What is expected
The records below need to be repeated exactly, with every picture left out.

[Brief descriptive captions]
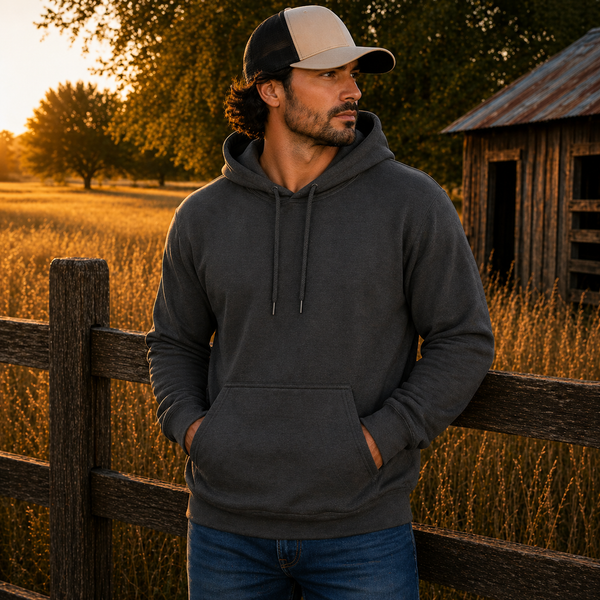 Custom Adult Hoodie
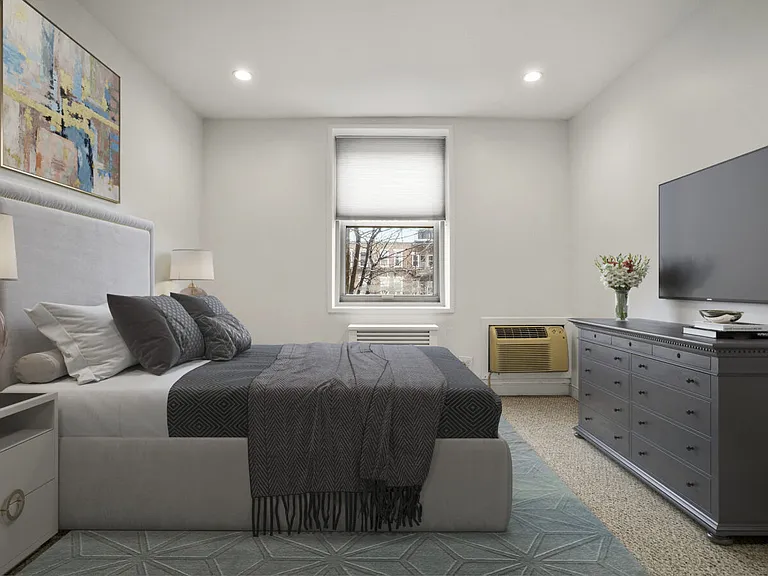 2 bdrm A/L floorplan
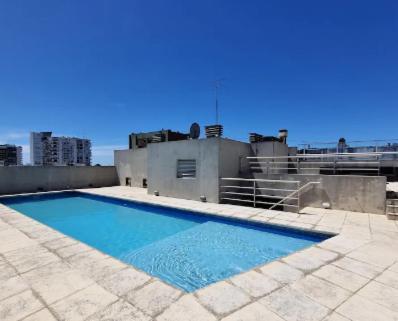 Exclusivo Studio Con Piscina 布宜诺斯艾利斯 外观 照片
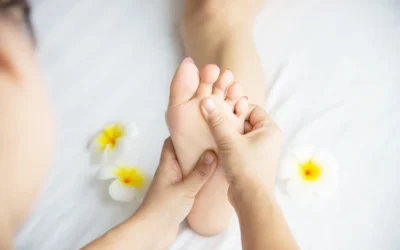 Beneficios de la reflexología podal para tu bienestar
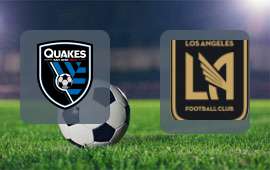 San Jose Earthquakes - Los Angeles FC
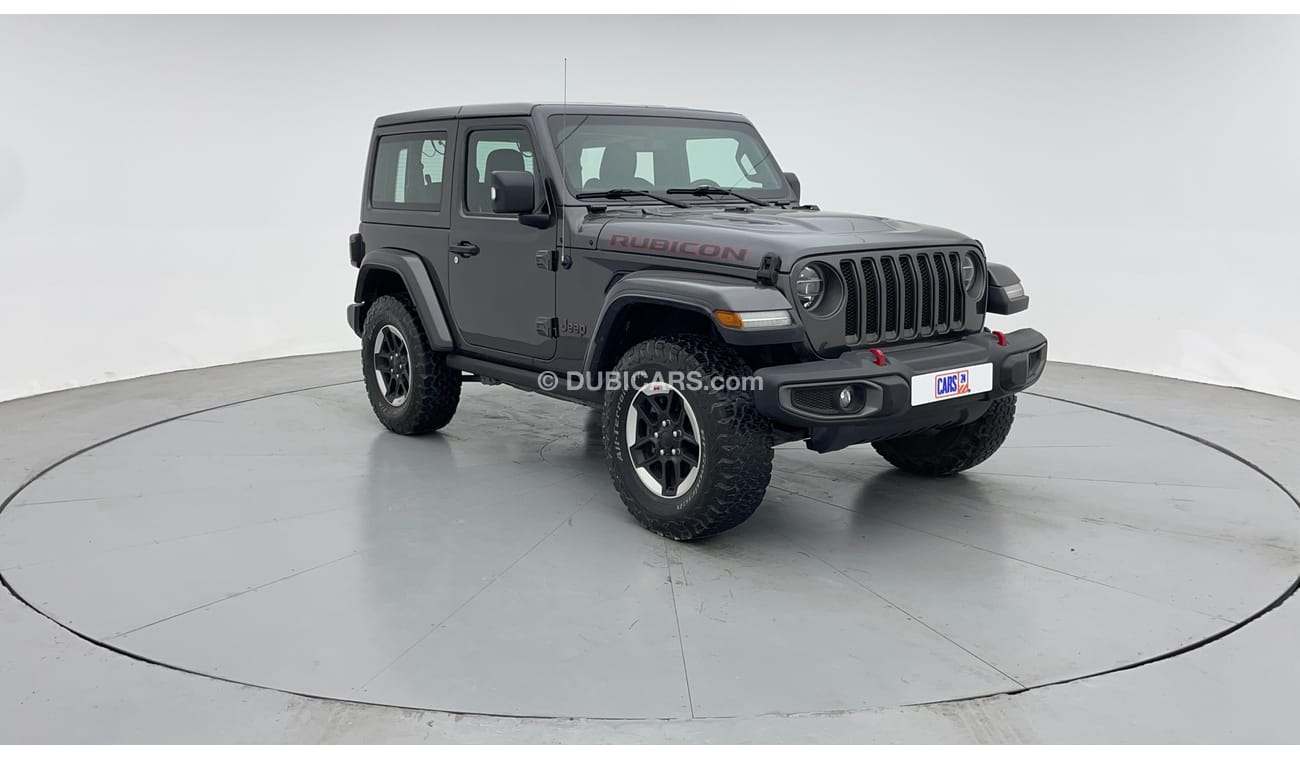 Jeep Wrangler RUBICON 3.6 | Zero Down Payment | Free Home Test Drive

Your solution
 Custom Adult Hoodie
 2 bdrm A/L floorplan
 Exclusivo Studio Con Piscina 布宜诺斯艾利斯 外观 照片
 Beneficios de la reflexología podal para tu bienestar
 San Jose Earthquakes - Los Angeles FC
 Jeep Wrangler RUBICON 3.6 | Zero Down Payment | Free Home Test Drive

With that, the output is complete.